Pour la première fois depuis 2000, les Américains ne connaissent pas mercredi le nom de leur prochain président. Le dépouillement se poursuit dans la majorité des Etats-clés, alors que Donald Trump a revendiqué la victoire contre le démocrate Joe Biden.

Jamais autant d'Américains n'avaient participé à l'élection présidentielle depuis que les femmes ont le droit de vote: 160 millions d'électeurs ont voté, soit une participation estimée à 66,9%, contre 59,2% en 2016, selon le US Elections Project.

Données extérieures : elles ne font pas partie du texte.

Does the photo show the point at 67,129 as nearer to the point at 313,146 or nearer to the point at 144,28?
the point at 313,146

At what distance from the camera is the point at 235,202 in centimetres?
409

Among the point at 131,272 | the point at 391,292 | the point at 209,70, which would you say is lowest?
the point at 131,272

Nombre d'Etats ont été débordés par le déluge de bulletins envoyés par correspondance, encouragés en raison de la crise sanitaire. Ouvrir les enveloppes et scanner ces bulletins pourrait dans certaines villes prendre plusieurs jours.

Tension et incertitude

"Si tout continue à ce rythme, nous aurons les résultats totaux dans les deux prochains jours", a dit par exemple Al Schmidt, responsable de la ville de Philadelphie, sur CNN. Et si la justice s'en mêlait, comme en 2000, "cela pourrait durer des semaines", relève Ed Foley, spécialiste du droit électoral à l'Ohio State University.

Alors que les deux candidats peuvent encore l'emporter, le président sortant a accentué l'atmosphère de crise en affirmant avoir remporté le scrutin, lors d'une déclaration nocturne à la Maison Blanche.

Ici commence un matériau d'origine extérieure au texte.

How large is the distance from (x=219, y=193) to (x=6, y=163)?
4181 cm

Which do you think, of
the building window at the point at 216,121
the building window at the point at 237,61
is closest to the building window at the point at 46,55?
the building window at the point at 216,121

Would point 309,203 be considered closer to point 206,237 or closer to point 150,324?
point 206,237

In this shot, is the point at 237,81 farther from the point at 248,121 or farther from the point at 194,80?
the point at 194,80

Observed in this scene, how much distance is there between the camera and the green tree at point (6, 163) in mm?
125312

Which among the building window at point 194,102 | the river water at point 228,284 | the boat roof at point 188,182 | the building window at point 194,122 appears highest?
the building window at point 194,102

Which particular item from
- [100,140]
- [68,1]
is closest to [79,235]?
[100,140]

"Honnêtement, nous avons gagné l'élection", a déclaré Donald Trump, évoquant ensuite une "fraude" sans livrer d'élément concret. "Nous allons aller devant la Cour suprême, nous voulons que tous les votes cessent", a-t-il ajouté, sous-entendant qu'il voulait geler les résultats et exclure les bulletins qui n'ont pas encore été comptés.

"Hier soir j'avais une bonne avance, dans de nombreux Etats-clés", a-t-il encore tweeté. "Puis, un par un, ils ont commencé à disparaître magiquement avec l'apparition et le comptage de bulletins surprise".

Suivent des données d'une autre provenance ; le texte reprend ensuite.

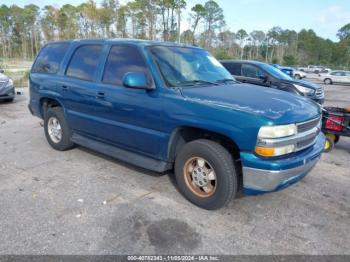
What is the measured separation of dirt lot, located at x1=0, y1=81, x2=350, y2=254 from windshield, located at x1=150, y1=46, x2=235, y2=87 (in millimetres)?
1493

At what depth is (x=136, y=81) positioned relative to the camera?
368cm

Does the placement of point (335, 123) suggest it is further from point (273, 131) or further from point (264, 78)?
point (264, 78)

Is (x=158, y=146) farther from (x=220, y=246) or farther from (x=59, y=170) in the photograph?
(x=59, y=170)

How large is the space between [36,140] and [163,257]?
15.4ft

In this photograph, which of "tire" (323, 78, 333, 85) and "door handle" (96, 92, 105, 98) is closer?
"door handle" (96, 92, 105, 98)

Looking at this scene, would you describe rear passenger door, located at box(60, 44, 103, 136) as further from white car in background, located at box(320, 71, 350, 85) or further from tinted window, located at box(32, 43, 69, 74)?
white car in background, located at box(320, 71, 350, 85)

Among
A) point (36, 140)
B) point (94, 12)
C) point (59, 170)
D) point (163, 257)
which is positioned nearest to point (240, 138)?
point (163, 257)

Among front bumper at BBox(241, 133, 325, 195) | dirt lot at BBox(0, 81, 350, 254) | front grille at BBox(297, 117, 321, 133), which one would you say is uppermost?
front grille at BBox(297, 117, 321, 133)

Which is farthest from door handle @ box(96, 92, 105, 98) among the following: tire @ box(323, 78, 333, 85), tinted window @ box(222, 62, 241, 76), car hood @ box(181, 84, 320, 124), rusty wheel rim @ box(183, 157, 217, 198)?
tire @ box(323, 78, 333, 85)

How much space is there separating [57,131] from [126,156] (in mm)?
2002

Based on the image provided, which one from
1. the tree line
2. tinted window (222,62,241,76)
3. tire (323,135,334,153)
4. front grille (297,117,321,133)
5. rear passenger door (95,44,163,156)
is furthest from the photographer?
the tree line

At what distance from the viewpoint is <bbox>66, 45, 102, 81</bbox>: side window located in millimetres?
4656

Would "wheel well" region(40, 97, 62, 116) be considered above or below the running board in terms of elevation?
above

Le camp Biden a dénoncé des propos présidentiels "scandaleux" et "sans précédent", assurant être prêt à "combattre" en justice. Joe Biden, 77 ans, qui s'est dit "optimiste" sur l'issue, promet une lutte pour que "chaque bulletin soit compté".

Etats-clés

Le spectre de batailles judiciaires hante désormais la première puissance mondiale. Le nom du président qui prêtera serment le 20 janvier prochain est suspendu aux résultats de plusieurs Etats-clés. Une certitude: la vague démocrate "bleue", espérée par certains dans le camp Biden, n'a pas eu lieu.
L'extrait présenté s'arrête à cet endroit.